Я слежу за тем, как выполняю программы, как играю в различные социальные игры — и это словно стало сутью моего дня. Если воспользоваться сегодняшней терминологией, я просто отслеживаю свои реакции и наблюдаю, как они разворачиваются. Постоянное желание смотреть, фиксировать, сравнивать — и всё это выдает мою позицию, с которой я прихожу на сессии. Моя задача — не участвовать, а реагировать на увиденное. И дальше уже идёт попытка выстроить запрос так, чтобы перестать реагировать. Чтобы я могла как бы "по жизни" не реагировать, не включаться. То есть не взаимодействовать, не вмешиваться, не управлять — а оставаться зрителем.
Это и есть отказ от управления. Осознанный. Прямой. Я не буду вмешиваться. Я не беру на себя ни одной функции, я отказываюсь влиять. И, в каком-то смысле, это похоже на раздвоенность. Как будто у меня действительно начинается внутреннее расщепление — на зрителя и на героя. И каждый раз я встаю в какую-то одну из этих ролей. Каждый раз есть запрос на проработку какой-то части себя, и я всё время как будто ожидаю, что кто-то должен с этим что-то сделать. Как будто прошу: разберись с этой частью, но не я — кто-то другой.
Можно ли вообще проработать ту часть, которая только и делает, что играет? Ведь моя задача — не в том, чтобы осознать и трансформировать, а в том, чтобы максимально качественно доиграть. И не в том смысле, чтобы выиграть или победить. Даже идея "выиграть" в этом контексте звучит странно и неуместно. На самом деле, всё гораздо проще и пассивнее: сделать так, чтобы всё катилось по накатанной линии, по автоматической прямой. Чтобы это кино просто шло само по себе, без вмешательства, без боли, с хэппи-эндом.
Получается, что позиция на самом деле не активная, а полностью избегающая. Я не стремлюсь осознать или повлиять, я стараюсь избежать — прежде всего боли, своих реакций, своего поведения. И в этом проявляется полная форма бегства от сознания. Это чистейшее бегство.
Я увидела себя в этом. Осознала последствия. Проследила, где была, с кем была, какой уровень переживала, что происходило — и стало больно. Например, когда увидела сына.
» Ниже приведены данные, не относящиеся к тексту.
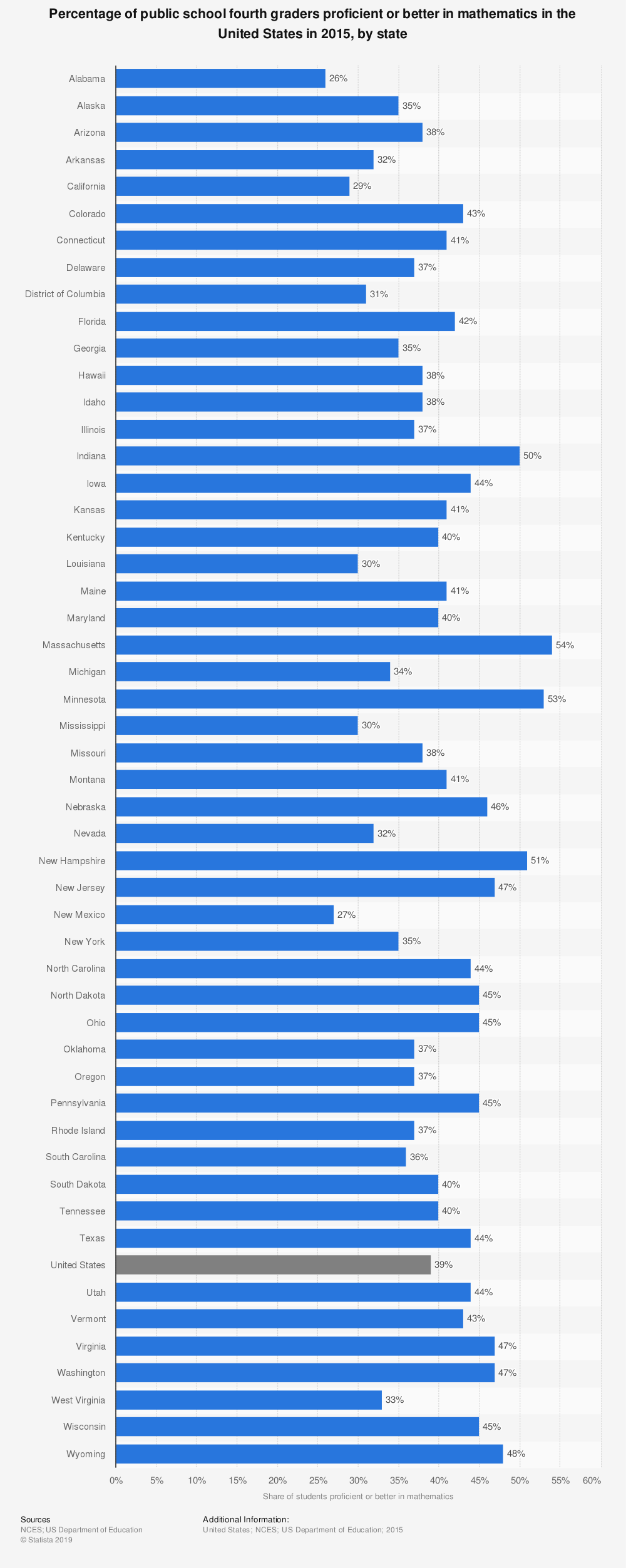 Statistic: Percentage of public school fourth graders proficient or better in mathematics in the United States in 2015, by state | Statista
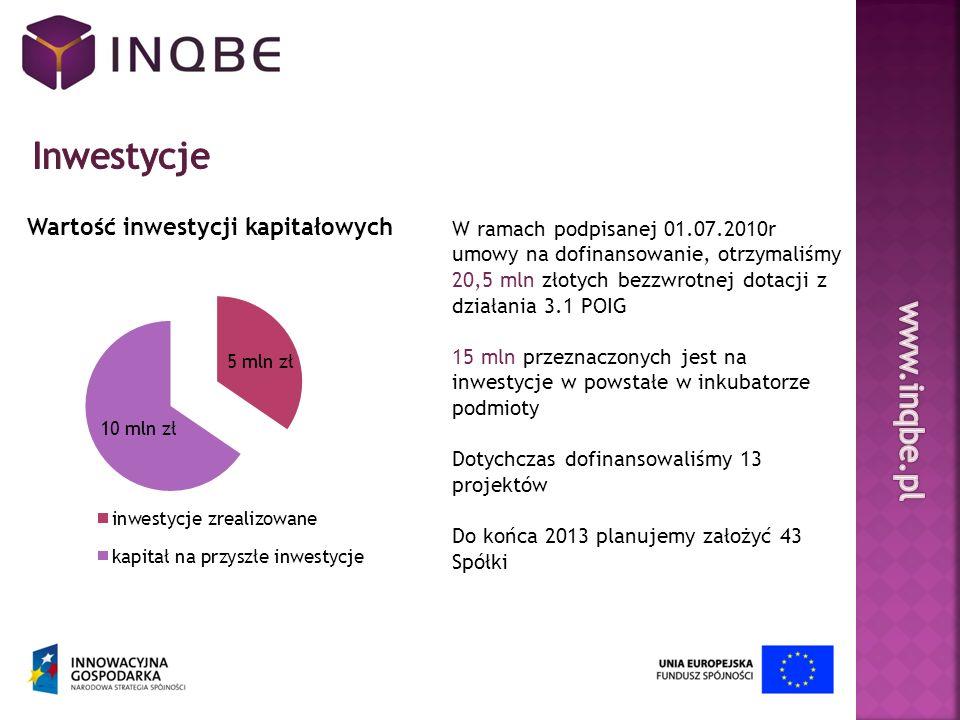 Inwestycje www.inqbe.pl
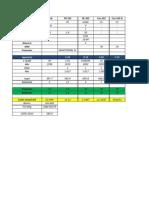FCI Weno Antes de Optimizacion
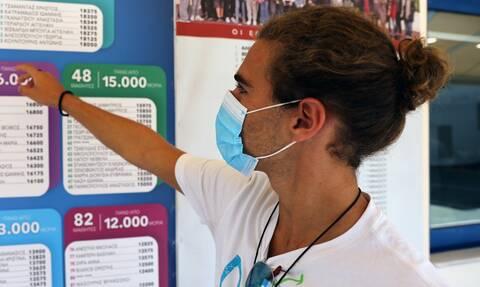Βάσεις 2020: Έγιναν φοιτητές με... λευκή κόλλα - Ιστορικό χαμηλό στις ιατρικές σχολές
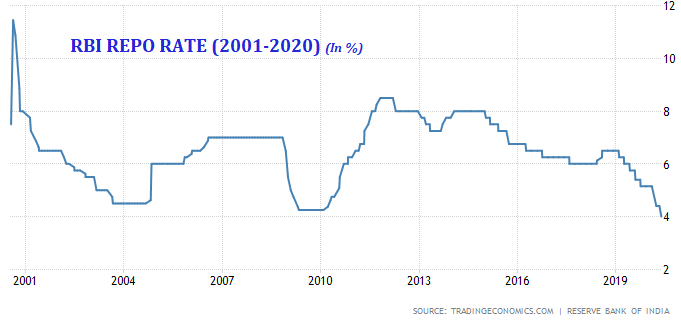 RBI-Repo-rate-over-the-years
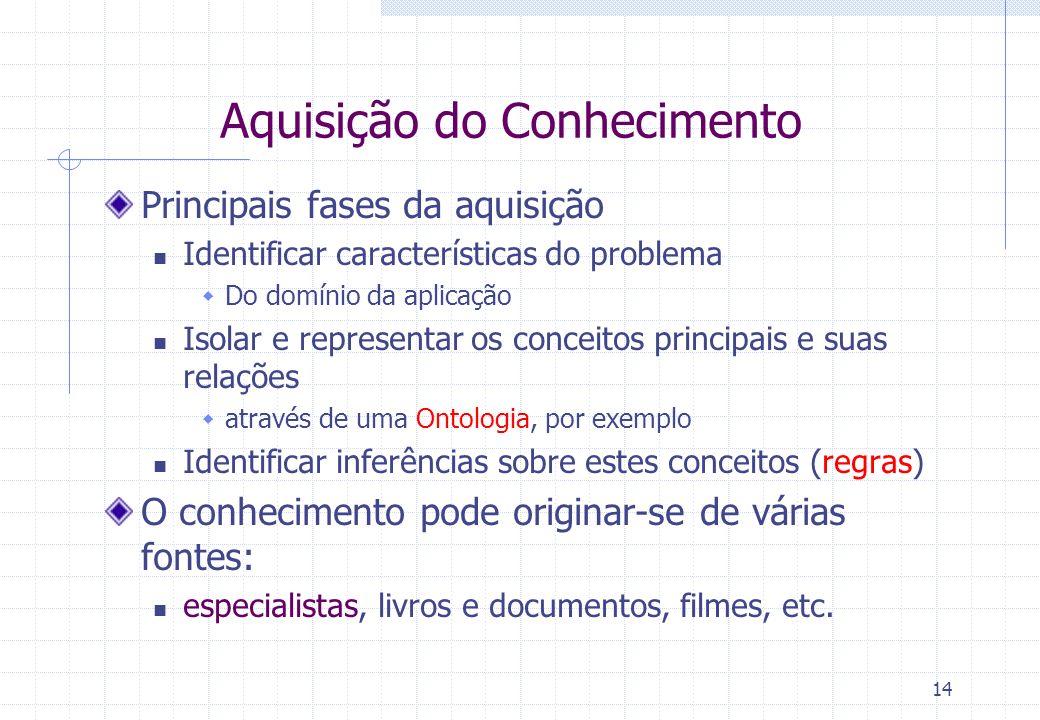 14 Aquisição do Conhecimento Principais fases da aquisição Identificar características do problema Do domínio da aplicação Isolar e representar os con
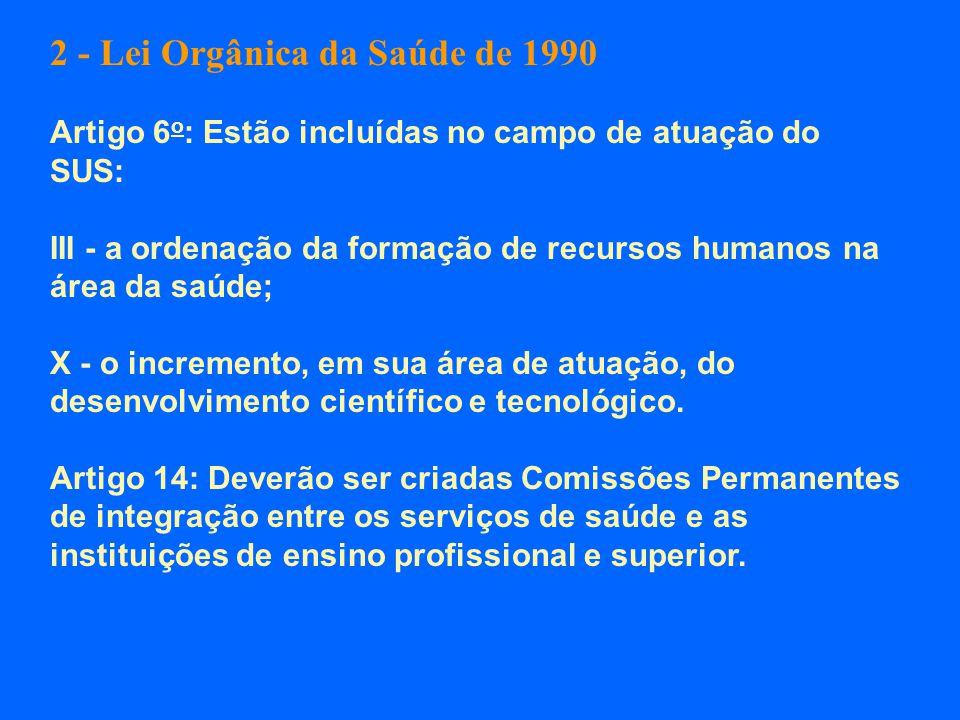 2 - Lei Orgânica da Saúde de 1990 Artigo 6 o : Estão incluídas no campo de atuação do SUS: III - a ordenação da formação de recursos humanos na área d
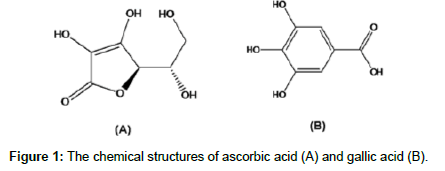 analytical-bioanalytical-techniques-ascorbic-acid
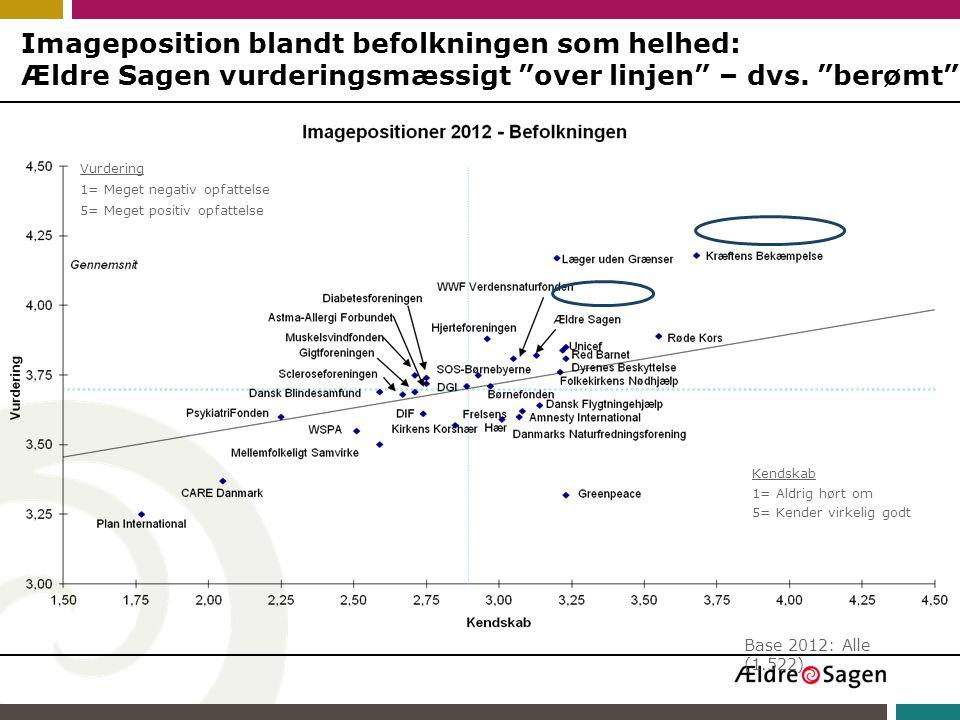 Imageposition blandt befolkningen som helhed: Ældre Sagen vurderingsmæssigt over linjen – dvs. berømt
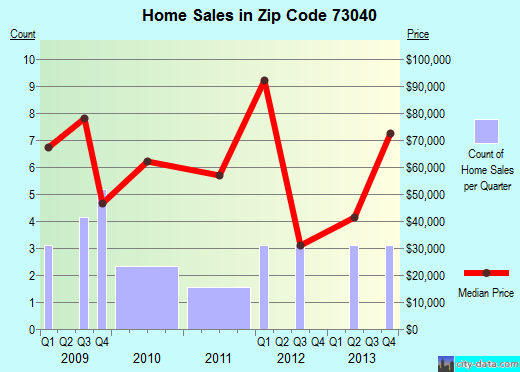 Zip code 73040 (GEARY, Oklahoma) real estate house value trends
Восприятие чуть-чуть открылось, и сразу стало ясно: больно. Лучше бы не видела. Тут же возникает потребность срочно переключиться — ещё один фильм, ещё одна история. Всё, чтобы увести внимание, чтобы стереть, забыть, не сталкиваться с тем, что увидела.
И всё продолжается: включается желание заново войти в другую сюжетную линию, в другой роман, в новое кино. Завернуть новый цикл, увлечься чем-то. Спрыгнуть с одного конца и сразу попасть в новый нарратив. Не чувствовать. Не касаться. А позиция остаётся той же — зритель, который не вмешивается. Я даже не просто не вмешиваюсь — я прошу другого вмешаться за меня. Потому что внутри я отказываюсь быть кем-то ещё, кроме зрителя. И это становится точкой опоры — иллюзорной, но по-прежнему удерживающей.
Кажется, что всё как-нибудь само решится — кино дорисуется, что-нибудь произойдёт, или, в крайнем случае, кто-нибудь придёт и поможет. Я мысленно перекладываю решение на кого-то другого, внутренне предлагая: давайте вы решите, а я просто подожду. Моя основная позиция — буквально ничего не трогать, не вмешиваться, не менять. И если смотреть глубже, то именно это и есть та первая точка, в которой я зафиксирована: позиция беспомощного зрителя, отделившего свою собственную жизнь от себя самой, как будто между мной и жизнью — экран.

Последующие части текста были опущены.